# Exercise set:
(A) From the bogofilter post, quote the part that opens with the words containing "Currently tokens can't" and closes with "an illegal character.".
(B) In the bogofilter post, what token do the new rules create from a 'Date:' statement?
(C) Rewrite the paragraph of the bogofilter post that starts "Yes. We should confirm" as a short list that keeps its main facts.

[PATCH] Better tagging.

Sun Sep 14 23:57:42 CEST 2003

On Sun, 14 Sep 2003 23:41:40 +0200
Matthias Andree <matthias.andree at gmx.de> wrote:

> michael at optusnet.com.au writes:
> 
> > This degrades the performance of bogofilter about 4% on
> > my dataset. I.e. the number of false negatives is about 
> > approx 14% before this patch, and approx 10% after. False
> > positives aren't changed. (they _may_ be better, but the
> > numbers are too small to be reliable).
> >
> > This is pretty much what I'd expect. The more info
> > you feed it, the better it is at discrimination.
> 
> Well, the patch looks very useful to me, since we can now investigate
> closer what tokens are good indicators and we separate header from
> body information. David, any objections to merging the stuff in one go
> (save for polishing it)?

Matthias,

Yes.  We should confirm that the changes make a difference.  I have a
test version of lexer_v3.l that can operate identically to current cvs
or can operate in the new mode and have been looking at what happens. 
It's not clear that all changes are implemented properly and/or are
useful.  Here are two examples,

The modified rules include spaces in tokens line "h:Mime-Version: 1.0". 
Currently tokens can't have spaces, a detail that bogoutil cares about.

Currently 'charset=us-ascii' and 'charset="us-ascii"' both generate
'charset' and 'us-ascii'.  With the new rules they generate
'h:charset=us-ascii' and 'h:charset="us-ascii"', which is another
inclusion of an illegal character.

The new rules create 'h:Date' from a 'Date:' statement.  I doubt this is
useful.

As I said above, I want to run a real test before accepting them.

Michael also reported a bug (or was it two?) and I've attended to that.

David

# Exercise data:
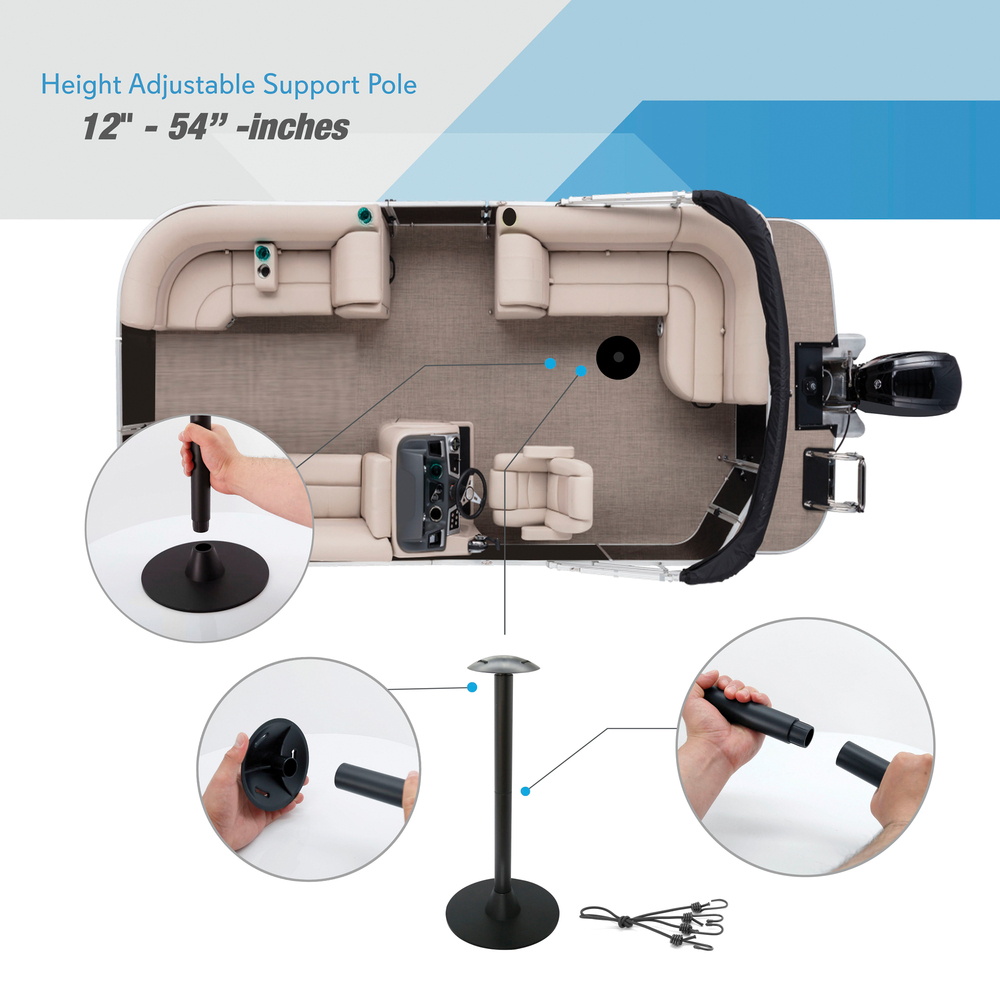 Height Adjustable Support Pole
12" - 54” -inches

# Solutions to the exercise:
(A)
Currently tokens can't have spaces, a detail that bogoutil cares about.

Currently 'charset=us-ascii' and 'charset="us-ascii"' both generate
'charset' and 'us-ascii'.  With the new rules they generate
'h:charset=us-ascii' and 'h:charset="us-ascii"', which is another
inclusion of an illegal character.

(B) 'h:Date'

(C)
- Yes, there are objections: the changes should first be confirmed to make a difference.
- David has a test version of lexer_v3.l that can run identically to current cvs or in the new mode.
- He has been using it to look at what happens.
- It is not clear that all the changes are implemented properly and/or are useful.